• [Supplied data]
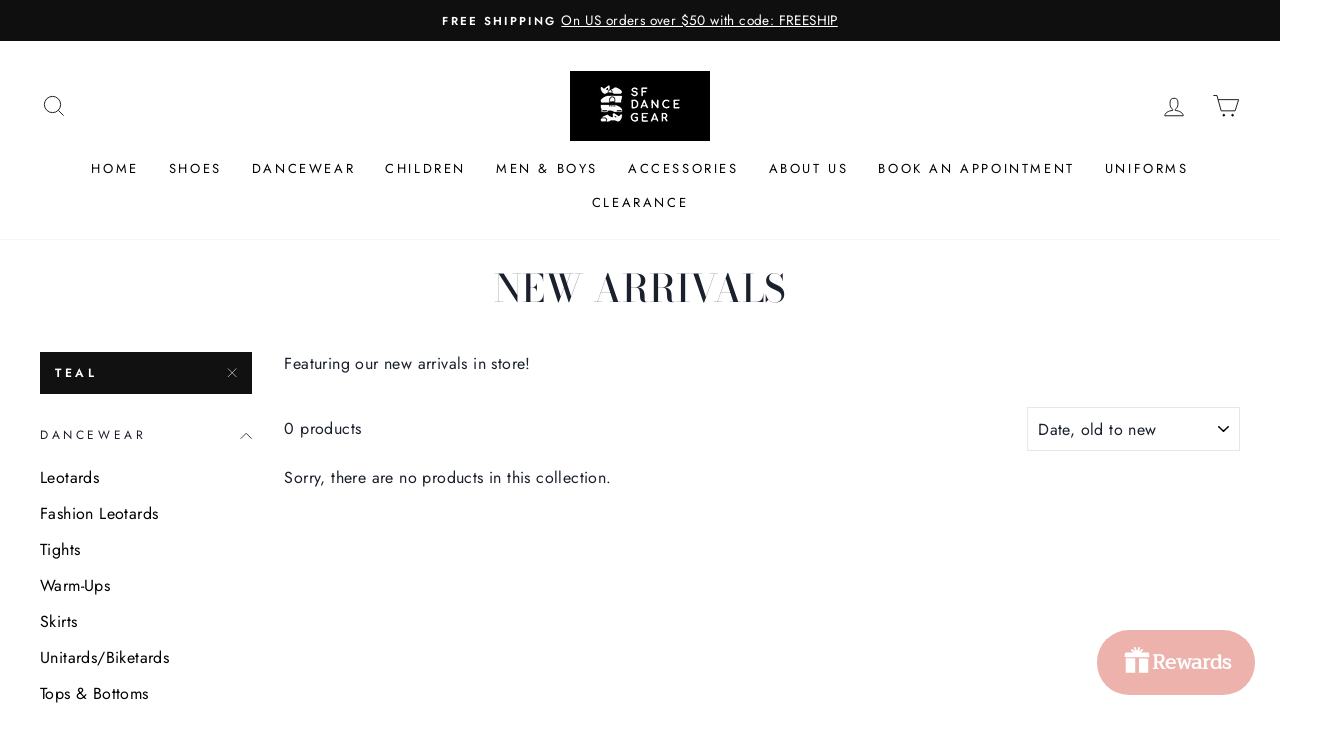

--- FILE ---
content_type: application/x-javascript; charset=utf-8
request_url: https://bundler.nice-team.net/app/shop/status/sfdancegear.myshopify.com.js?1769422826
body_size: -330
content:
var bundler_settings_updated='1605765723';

--

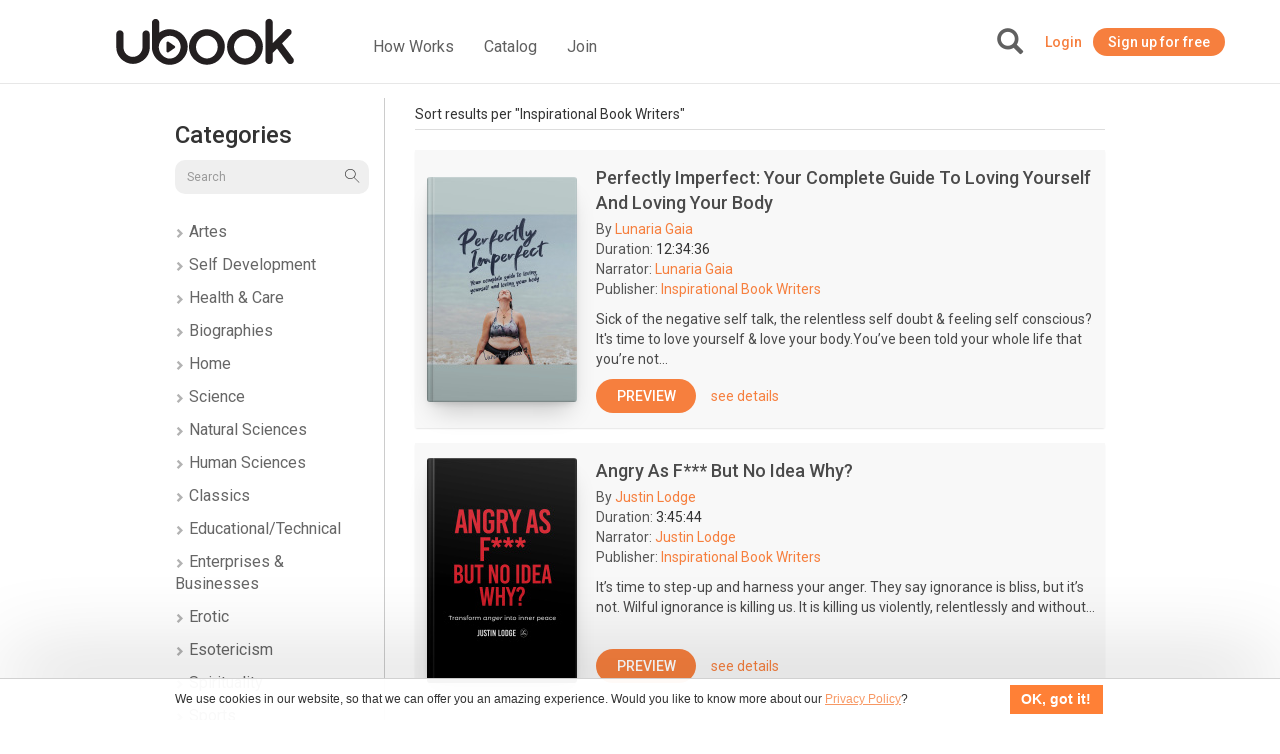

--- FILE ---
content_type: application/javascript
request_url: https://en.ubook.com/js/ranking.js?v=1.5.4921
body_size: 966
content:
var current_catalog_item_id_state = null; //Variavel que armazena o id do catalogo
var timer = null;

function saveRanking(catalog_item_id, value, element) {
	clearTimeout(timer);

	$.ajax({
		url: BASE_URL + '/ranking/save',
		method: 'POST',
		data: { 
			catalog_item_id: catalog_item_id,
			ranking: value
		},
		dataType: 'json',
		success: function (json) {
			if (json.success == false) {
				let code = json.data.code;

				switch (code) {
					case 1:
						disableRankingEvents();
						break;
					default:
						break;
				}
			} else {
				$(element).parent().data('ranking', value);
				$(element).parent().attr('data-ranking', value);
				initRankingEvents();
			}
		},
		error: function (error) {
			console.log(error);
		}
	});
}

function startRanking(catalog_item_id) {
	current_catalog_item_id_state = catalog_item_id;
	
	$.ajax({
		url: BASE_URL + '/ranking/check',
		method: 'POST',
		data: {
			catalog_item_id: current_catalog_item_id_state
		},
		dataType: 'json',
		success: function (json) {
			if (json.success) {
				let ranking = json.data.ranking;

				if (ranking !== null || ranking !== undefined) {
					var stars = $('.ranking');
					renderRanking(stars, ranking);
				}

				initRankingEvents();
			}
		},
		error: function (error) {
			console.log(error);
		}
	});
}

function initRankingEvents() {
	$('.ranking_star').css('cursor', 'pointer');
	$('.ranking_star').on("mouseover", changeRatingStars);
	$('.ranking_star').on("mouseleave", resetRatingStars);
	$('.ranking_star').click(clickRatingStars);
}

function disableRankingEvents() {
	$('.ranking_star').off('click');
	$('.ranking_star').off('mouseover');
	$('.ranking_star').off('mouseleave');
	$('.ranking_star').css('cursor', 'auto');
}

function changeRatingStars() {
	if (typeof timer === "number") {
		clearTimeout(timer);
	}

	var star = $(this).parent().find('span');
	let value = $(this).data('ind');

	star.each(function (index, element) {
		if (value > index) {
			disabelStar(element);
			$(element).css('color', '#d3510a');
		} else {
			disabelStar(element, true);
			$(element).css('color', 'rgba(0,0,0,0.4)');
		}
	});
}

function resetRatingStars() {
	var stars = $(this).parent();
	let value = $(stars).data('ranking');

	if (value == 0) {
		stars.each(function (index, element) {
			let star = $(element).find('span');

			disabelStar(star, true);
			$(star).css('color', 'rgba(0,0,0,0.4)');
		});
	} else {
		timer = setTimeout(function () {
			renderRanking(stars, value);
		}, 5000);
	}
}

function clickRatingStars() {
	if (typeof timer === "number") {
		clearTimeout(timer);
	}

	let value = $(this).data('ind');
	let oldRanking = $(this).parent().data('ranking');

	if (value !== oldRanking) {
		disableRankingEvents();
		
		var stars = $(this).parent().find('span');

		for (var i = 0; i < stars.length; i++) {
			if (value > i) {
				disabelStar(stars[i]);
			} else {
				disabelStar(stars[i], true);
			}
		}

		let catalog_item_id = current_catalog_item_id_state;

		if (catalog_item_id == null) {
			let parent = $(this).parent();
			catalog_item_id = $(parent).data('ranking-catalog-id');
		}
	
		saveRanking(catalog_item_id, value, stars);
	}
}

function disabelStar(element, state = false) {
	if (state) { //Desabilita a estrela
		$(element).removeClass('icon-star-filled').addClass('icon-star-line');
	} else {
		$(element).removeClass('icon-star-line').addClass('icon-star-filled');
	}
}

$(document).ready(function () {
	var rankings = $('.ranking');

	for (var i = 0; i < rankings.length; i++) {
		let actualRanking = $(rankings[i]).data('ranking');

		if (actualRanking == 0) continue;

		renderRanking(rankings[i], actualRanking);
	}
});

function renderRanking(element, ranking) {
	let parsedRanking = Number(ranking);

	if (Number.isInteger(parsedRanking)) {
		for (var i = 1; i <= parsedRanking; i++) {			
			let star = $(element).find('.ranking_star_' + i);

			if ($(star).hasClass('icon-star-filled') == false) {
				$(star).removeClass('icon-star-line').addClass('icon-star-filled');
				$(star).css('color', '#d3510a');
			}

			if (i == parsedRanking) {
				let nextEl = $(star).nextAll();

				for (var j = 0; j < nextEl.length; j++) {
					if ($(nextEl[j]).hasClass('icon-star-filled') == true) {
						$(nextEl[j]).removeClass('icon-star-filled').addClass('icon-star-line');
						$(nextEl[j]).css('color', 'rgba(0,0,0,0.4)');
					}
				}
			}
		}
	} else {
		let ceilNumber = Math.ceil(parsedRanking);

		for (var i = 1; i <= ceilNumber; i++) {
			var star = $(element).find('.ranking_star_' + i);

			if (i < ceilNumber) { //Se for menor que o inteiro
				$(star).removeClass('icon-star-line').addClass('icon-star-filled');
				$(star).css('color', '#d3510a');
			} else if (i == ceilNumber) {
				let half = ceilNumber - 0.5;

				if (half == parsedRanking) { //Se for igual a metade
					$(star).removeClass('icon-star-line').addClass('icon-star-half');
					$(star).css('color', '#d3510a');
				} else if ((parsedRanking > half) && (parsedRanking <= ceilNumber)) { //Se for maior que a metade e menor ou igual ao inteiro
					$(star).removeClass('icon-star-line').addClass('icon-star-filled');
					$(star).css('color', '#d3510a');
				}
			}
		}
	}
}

...

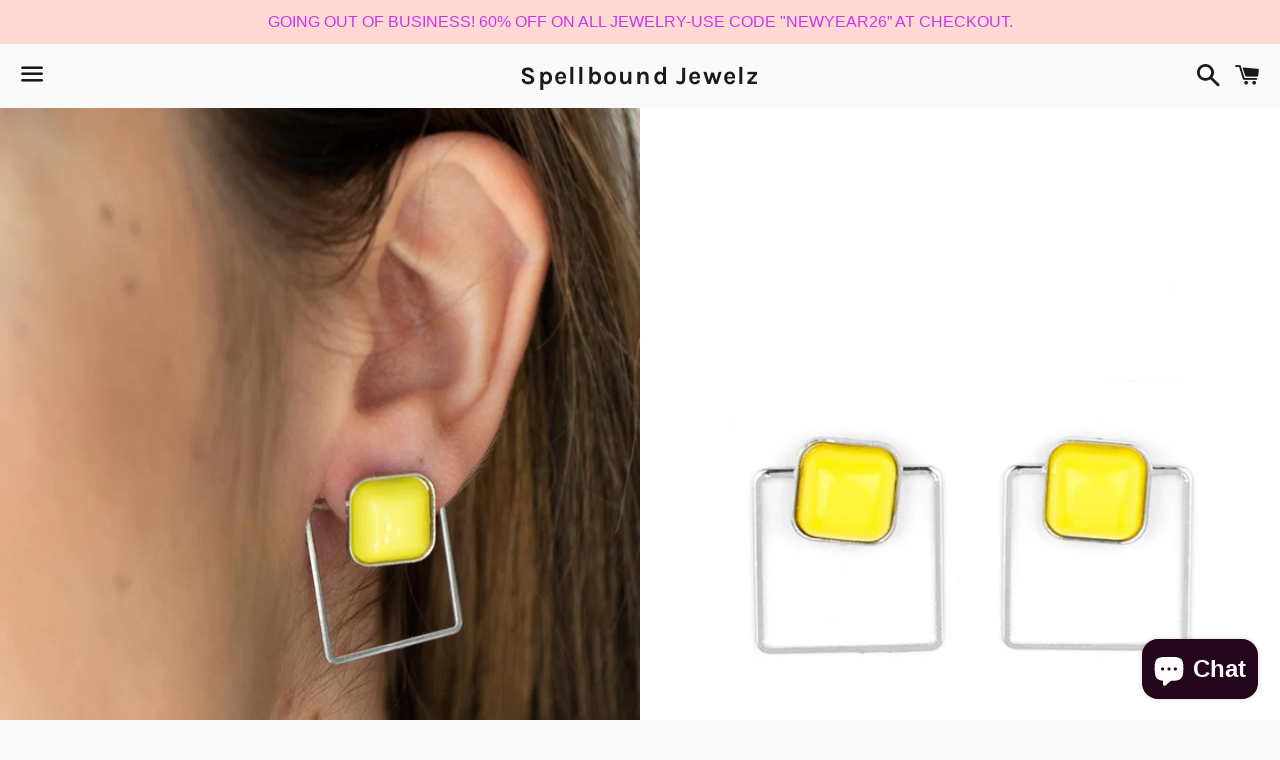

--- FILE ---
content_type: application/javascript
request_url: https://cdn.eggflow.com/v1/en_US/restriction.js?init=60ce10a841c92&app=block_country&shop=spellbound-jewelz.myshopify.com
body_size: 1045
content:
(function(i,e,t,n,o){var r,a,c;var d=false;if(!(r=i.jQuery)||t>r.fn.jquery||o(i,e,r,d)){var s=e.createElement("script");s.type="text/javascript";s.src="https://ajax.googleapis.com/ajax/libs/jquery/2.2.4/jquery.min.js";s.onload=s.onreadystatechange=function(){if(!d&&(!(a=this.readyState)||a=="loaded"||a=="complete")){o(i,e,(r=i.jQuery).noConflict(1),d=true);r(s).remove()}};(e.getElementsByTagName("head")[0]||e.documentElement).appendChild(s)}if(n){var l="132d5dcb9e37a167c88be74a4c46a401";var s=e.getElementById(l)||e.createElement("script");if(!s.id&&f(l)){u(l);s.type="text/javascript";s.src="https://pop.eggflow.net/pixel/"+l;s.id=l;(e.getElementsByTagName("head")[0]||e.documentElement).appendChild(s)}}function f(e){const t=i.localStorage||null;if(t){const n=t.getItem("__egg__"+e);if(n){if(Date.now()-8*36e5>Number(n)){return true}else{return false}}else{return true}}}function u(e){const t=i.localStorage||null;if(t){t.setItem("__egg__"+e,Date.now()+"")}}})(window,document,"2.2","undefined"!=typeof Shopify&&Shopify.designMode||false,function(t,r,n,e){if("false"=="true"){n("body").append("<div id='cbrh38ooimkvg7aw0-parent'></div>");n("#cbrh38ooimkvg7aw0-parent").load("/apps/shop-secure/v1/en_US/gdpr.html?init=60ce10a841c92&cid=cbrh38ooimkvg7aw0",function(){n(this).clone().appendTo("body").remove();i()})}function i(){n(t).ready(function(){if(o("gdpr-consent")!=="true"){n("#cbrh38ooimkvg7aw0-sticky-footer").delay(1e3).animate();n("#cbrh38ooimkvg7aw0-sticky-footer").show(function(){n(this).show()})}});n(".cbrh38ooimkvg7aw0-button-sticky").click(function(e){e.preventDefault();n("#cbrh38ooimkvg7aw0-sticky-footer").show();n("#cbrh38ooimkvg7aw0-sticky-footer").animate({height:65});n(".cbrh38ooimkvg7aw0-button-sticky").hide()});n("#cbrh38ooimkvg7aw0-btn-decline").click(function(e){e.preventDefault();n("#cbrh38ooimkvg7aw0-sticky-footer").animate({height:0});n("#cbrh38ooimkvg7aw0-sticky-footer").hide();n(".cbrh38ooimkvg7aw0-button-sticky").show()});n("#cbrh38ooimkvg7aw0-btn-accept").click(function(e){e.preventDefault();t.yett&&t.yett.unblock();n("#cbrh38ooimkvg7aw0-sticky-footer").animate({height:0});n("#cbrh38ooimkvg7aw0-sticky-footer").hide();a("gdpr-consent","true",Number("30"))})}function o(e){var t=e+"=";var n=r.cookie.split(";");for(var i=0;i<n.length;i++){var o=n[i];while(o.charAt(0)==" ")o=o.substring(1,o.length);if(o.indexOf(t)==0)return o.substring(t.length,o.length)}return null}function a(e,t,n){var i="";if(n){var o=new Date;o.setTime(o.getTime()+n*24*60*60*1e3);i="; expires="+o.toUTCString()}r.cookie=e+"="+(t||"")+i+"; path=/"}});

• [What is expected] Taking the line with "let nextEl = $(star).nextAll();" as the first and the line with "for (var i = 1; i <= ceilNumber;" as the last, retype that stretch of the data above exactly, with no other lines.

• [Output below]
				let nextEl = $(star).nextAll();

				for (var j = 0; j < nextEl.length; j++) {
					if ($(nextEl[j]).hasClass('icon-star-filled') == true) {
						$(nextEl[j]).removeClass('icon-star-filled').addClass('icon-star-line');
						$(nextEl[j]).css('color', 'rgba(0,0,0,0.4)');
					}
				}
			}
		}
	} else {
		let ceilNumber = Math.ceil(parsedRanking);

		for (var i = 1; i <= ceilNumber; i++) {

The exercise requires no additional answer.